Grant Blankenship: The State Election Board launched the investigation after it heard complaints about thousands of failed challenges in the core metro Atlanta counties, plus Bibb, Jackson and Athens-Clarke counties. Bibb County GOP chair David Sumrall told the board the bulk of his May challenges were denied because while they complied with state law, they violated federal law.
David Sumrall: The board is really, I think, in Bibb county waiting for somebody — a judge or this board — to tell them what constitutes a valid challenge and whether the federal law trumps the state law. If so, then our state law is virtually worthless.
Grant Blankenship: The State Election Board has invited but cannot compel local officials to explain their actions at their next meeting, which comes on the 8th of October — after the start of early voting. For GPB News, I'm Grant Blankenship in Macon.
Story 7:
Peter Biello: Zoo Atlanta's last four giant pandas will be moved to China next month as its 25-year agreement with the country comes to an end. Atlanta received the first two pandas from China in 1999 as part of a loan agreement. The zoo's president and CEO says it's been the zoo's privilege to be able to share the pandas with the city for the past 25 years. The facility plans a Panda Palooza event on Oct. 5 to wish the animals farewell.
Story 8:
Peter Biello: The chief operating officer of Atlanta's 1996 Olympic Games has died. Friends of A.D. Frazier confirmed his death yesterday. Frazier served as the Atlanta Games' No. 2. He later served as president of the Atlanta-based investment management firm Invesco. A.D. Frazier was 80 years old.
Story 9:
Peter Biello: And in baseball, the Braves and their rivals, the New York Mets, open a high-stakes three-game series at Truist Park tonight. The Braves are one and a half games out of the wild card behind the Diamondbacks. Beating the Mets twice would even their records, and if the Braves sweep the Mets and stay hot through the series with Kansas City this weekend — and the Mets continue to lose — the Braves will find a place in the postseason schedule.
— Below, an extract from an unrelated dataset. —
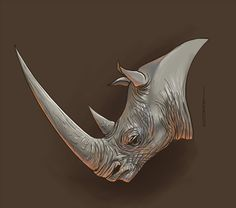 un ptit rhino en speed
Rookie Spencer Schwellenbach is scheduled to start tonight against the Mets' Luis Severino.
Peter Biello: And that's a wrap on this edition of Georgia Today. Thank you so much for listening. Because you value the service — because it's part of your routine, perhaps — we ask you to support it with a gift because everything that you hear on GPB, whether it's a podcast or something on the radio, is made possible by people like you. So choose an amount and make a contribution at GPB.org, and thanks so much. Remember, you can always check out the latest news at GPB.org/news. And if you subscribe to this podcast, we will pop up in your podcast feed automatically tomorrow afternoon. If you've got feedback or a story idea we should know about. Send it to us by email. The address is GeorgiaToday@GPB.org. I'm Peter Biello. Thanks again for listening. We'll see you tomorrow.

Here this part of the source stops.